Work to complete:
Find every line in the material below that contains the string "broken", treating uppercase and lowercase as different, and copy each of those lines.
• • • • •
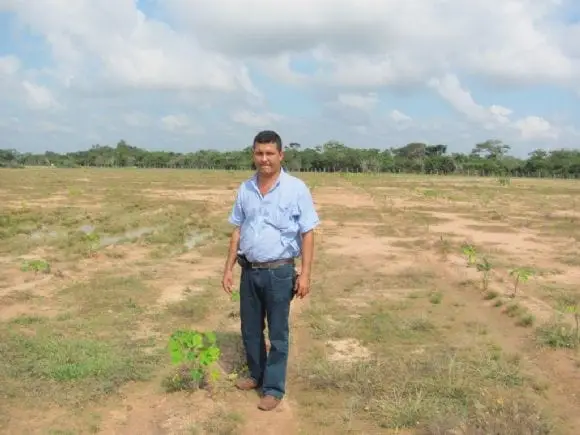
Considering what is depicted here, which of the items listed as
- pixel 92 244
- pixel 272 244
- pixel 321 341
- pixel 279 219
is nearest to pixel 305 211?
pixel 279 219

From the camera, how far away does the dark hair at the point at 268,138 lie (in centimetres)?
392

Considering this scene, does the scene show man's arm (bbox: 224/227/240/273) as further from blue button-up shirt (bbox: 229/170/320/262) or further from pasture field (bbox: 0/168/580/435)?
pasture field (bbox: 0/168/580/435)

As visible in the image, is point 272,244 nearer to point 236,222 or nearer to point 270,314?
point 236,222

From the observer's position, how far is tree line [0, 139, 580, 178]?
7981 centimetres

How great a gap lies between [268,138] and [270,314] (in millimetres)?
1271

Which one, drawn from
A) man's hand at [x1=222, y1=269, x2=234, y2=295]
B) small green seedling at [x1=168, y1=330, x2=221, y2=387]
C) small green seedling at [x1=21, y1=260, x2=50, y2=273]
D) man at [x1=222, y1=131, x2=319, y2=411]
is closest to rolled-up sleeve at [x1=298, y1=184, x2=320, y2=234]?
man at [x1=222, y1=131, x2=319, y2=411]

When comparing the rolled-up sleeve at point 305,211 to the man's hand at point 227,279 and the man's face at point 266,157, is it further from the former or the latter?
the man's hand at point 227,279

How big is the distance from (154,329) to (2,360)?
1522mm

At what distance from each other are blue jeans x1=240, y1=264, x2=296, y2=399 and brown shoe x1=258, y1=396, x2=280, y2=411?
0.05m

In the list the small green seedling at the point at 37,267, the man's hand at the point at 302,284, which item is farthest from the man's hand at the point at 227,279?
the small green seedling at the point at 37,267

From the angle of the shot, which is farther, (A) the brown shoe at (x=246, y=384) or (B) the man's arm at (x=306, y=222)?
(A) the brown shoe at (x=246, y=384)

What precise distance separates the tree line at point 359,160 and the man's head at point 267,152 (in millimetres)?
71415

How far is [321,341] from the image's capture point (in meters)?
5.65

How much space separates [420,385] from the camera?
432 centimetres
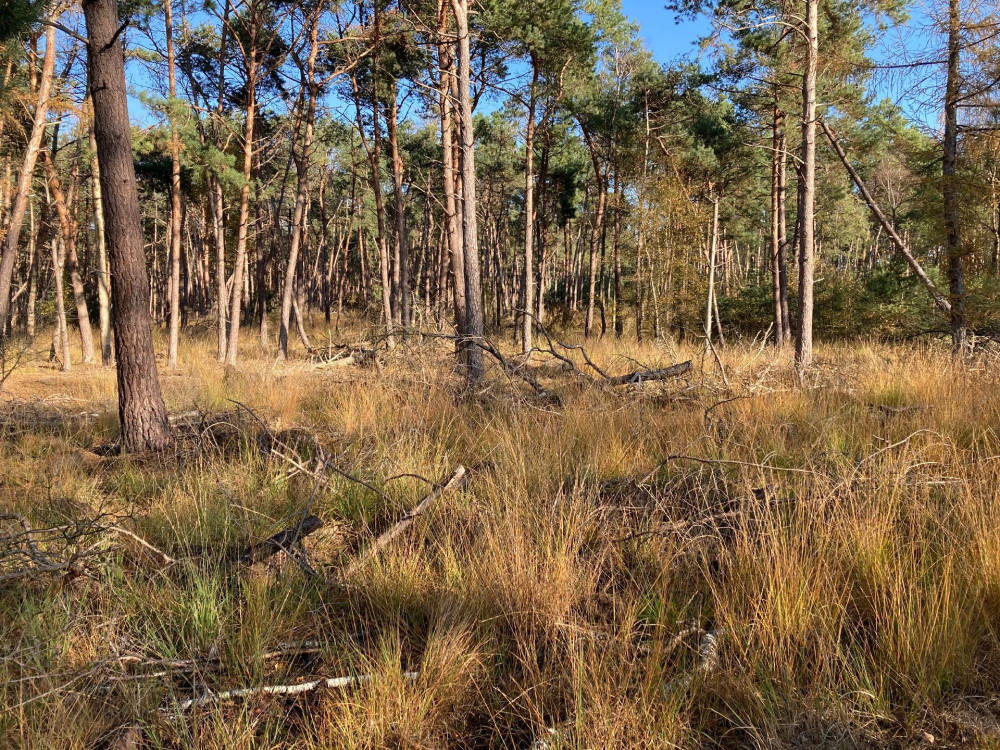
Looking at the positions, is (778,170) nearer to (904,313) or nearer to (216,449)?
(904,313)

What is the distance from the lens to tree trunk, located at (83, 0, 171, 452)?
189 inches

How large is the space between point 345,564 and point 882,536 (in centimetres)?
260

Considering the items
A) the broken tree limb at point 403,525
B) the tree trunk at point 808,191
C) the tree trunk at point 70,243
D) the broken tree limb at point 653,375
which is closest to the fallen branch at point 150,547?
the broken tree limb at point 403,525

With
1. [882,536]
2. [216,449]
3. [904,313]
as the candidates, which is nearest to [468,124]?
[216,449]

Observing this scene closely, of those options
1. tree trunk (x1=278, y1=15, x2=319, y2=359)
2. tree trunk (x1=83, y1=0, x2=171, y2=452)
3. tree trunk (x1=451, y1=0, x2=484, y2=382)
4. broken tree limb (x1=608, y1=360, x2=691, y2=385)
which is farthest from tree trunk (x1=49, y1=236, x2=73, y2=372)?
broken tree limb (x1=608, y1=360, x2=691, y2=385)

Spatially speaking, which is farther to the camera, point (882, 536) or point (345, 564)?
point (345, 564)

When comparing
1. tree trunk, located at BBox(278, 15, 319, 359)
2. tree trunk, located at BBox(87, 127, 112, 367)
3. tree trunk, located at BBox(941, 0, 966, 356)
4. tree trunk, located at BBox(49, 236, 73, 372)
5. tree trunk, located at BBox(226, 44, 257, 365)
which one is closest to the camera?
tree trunk, located at BBox(941, 0, 966, 356)

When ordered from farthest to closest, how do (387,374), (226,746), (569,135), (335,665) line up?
1. (569,135)
2. (387,374)
3. (335,665)
4. (226,746)

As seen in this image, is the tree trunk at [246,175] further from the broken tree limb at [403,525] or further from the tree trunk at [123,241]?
the broken tree limb at [403,525]

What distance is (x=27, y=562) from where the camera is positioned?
2689 mm

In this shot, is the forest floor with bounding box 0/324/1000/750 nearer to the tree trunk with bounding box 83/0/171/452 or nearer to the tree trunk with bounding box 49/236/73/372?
the tree trunk with bounding box 83/0/171/452

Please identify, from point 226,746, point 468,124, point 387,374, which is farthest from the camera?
point 468,124

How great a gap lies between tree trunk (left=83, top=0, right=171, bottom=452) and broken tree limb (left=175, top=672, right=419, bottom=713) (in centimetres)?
393

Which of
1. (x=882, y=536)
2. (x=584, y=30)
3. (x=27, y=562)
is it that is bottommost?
(x=27, y=562)
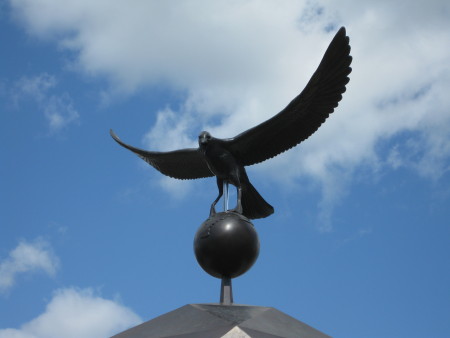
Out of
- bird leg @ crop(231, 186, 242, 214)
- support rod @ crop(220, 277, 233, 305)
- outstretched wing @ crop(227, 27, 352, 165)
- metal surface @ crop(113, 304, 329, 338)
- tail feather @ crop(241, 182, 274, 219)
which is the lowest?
metal surface @ crop(113, 304, 329, 338)

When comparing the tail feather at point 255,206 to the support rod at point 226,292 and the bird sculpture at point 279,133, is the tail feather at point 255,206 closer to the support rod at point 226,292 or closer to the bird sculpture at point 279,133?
the bird sculpture at point 279,133

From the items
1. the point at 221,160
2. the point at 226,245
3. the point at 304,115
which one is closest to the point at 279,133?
the point at 304,115

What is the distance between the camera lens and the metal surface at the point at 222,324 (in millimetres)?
4543

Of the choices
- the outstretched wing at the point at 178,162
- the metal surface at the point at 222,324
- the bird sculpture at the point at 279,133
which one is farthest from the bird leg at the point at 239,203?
the metal surface at the point at 222,324

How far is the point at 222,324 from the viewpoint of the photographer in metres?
4.60

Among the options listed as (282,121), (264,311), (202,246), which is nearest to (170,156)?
(282,121)

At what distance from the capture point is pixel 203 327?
4621 millimetres

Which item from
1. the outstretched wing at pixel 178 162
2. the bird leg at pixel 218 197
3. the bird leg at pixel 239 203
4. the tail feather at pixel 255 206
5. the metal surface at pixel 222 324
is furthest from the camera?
the outstretched wing at pixel 178 162

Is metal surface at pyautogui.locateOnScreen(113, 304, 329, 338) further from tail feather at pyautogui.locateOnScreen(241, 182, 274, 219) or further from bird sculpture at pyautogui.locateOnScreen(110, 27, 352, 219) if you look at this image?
tail feather at pyautogui.locateOnScreen(241, 182, 274, 219)

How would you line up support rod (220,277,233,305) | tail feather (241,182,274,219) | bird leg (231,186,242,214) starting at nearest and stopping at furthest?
support rod (220,277,233,305) < bird leg (231,186,242,214) < tail feather (241,182,274,219)

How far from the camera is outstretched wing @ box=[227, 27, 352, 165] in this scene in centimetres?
637

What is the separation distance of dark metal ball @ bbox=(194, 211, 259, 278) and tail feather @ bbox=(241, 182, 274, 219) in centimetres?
125

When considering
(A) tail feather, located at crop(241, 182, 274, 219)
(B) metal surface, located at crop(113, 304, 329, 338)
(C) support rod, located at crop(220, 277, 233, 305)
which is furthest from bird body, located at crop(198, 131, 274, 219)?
(B) metal surface, located at crop(113, 304, 329, 338)

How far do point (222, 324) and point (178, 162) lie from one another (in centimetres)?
334
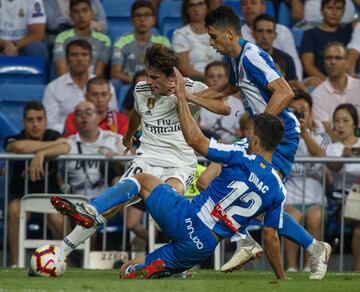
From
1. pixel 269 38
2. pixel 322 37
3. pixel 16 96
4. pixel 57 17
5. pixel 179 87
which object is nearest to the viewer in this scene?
pixel 179 87


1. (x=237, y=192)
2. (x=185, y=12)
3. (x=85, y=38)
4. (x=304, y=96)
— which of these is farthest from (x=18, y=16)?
(x=237, y=192)

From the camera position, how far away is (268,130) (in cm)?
1034

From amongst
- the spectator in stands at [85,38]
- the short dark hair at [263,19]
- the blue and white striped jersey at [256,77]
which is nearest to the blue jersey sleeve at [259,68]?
the blue and white striped jersey at [256,77]

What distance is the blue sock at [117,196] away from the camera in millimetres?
10719

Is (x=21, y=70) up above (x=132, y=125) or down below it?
above

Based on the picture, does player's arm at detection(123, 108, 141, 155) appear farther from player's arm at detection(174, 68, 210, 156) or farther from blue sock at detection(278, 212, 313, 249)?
blue sock at detection(278, 212, 313, 249)

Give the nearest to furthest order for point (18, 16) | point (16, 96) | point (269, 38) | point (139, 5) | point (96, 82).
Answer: point (96, 82) → point (269, 38) → point (16, 96) → point (139, 5) → point (18, 16)

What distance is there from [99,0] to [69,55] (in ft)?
5.67

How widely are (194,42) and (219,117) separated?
5.48ft

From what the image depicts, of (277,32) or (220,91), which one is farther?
(277,32)

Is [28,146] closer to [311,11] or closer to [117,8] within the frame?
[117,8]

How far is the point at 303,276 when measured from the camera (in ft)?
39.5

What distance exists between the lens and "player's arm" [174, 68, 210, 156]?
34.1 feet

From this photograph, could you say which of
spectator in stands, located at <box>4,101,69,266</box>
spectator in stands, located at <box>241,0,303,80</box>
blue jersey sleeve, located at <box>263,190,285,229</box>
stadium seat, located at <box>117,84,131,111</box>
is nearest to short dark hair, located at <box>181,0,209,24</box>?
spectator in stands, located at <box>241,0,303,80</box>
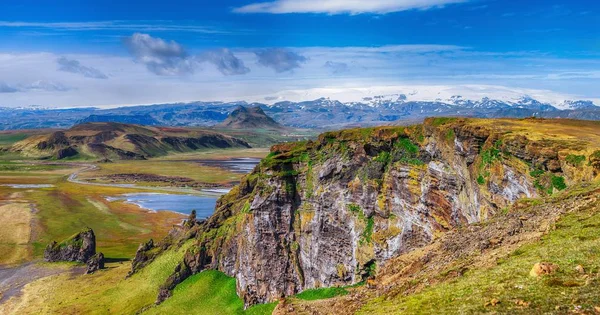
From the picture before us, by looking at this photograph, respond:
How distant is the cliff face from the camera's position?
45.2 metres

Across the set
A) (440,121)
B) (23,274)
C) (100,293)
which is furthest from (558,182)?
(23,274)

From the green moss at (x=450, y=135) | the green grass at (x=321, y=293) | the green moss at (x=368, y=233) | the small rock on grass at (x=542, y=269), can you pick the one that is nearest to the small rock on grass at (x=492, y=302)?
the small rock on grass at (x=542, y=269)

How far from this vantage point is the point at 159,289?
7638cm

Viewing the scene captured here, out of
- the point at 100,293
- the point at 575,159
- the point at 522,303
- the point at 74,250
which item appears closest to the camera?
the point at 522,303

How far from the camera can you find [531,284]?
2180 cm

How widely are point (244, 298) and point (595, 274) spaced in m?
55.1

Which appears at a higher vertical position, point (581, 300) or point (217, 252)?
point (581, 300)

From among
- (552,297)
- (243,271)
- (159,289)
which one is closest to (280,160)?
(243,271)

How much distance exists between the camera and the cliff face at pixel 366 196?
1780 inches

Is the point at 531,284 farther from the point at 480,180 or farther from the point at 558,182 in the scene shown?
the point at 480,180

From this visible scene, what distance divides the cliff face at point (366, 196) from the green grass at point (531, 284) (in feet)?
47.0

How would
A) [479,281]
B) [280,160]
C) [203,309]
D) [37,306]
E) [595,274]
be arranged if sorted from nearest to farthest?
[595,274] < [479,281] < [203,309] < [280,160] < [37,306]

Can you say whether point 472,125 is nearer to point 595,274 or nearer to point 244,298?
point 595,274

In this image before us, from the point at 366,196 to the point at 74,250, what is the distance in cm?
9194
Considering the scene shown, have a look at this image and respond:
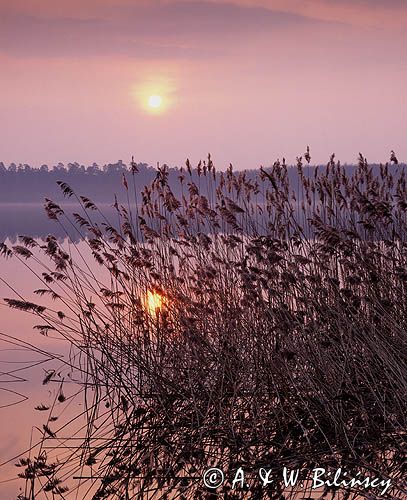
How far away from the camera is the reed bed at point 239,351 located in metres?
4.49


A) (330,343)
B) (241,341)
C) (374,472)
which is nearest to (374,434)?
(374,472)

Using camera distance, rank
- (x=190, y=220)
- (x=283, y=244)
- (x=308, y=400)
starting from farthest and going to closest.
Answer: (x=190, y=220)
(x=283, y=244)
(x=308, y=400)

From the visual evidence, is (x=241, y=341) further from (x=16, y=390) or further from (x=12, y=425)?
(x=16, y=390)

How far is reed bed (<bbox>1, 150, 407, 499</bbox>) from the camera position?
4.49 m

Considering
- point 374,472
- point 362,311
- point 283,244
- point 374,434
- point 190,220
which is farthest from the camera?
point 190,220

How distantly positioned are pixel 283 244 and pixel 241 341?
61 centimetres

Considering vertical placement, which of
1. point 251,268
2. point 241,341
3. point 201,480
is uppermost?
point 251,268

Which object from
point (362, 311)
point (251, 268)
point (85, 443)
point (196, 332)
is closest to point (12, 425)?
point (85, 443)

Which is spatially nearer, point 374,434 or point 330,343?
point 374,434

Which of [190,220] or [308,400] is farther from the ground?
[190,220]

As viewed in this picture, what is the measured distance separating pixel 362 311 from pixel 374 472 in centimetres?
126

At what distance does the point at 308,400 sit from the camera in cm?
484

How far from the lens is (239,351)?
17.9 ft

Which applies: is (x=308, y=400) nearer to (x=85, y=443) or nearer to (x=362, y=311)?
(x=362, y=311)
• • • • •
Completed task:
A) the broken tree limb at point 403,525
D) the broken tree limb at point 653,375
the broken tree limb at point 403,525
4. broken tree limb (x1=608, y1=360, x2=691, y2=385)
broken tree limb (x1=608, y1=360, x2=691, y2=385)
As seen in this image, is the tree trunk at [246,175] further from the broken tree limb at [403,525] or further from the tree trunk at [123,241]?
the broken tree limb at [403,525]
How great a gap lies between tree trunk (left=83, top=0, right=171, bottom=452) and broken tree limb (left=175, top=672, right=419, bottom=713) (in centimetres)?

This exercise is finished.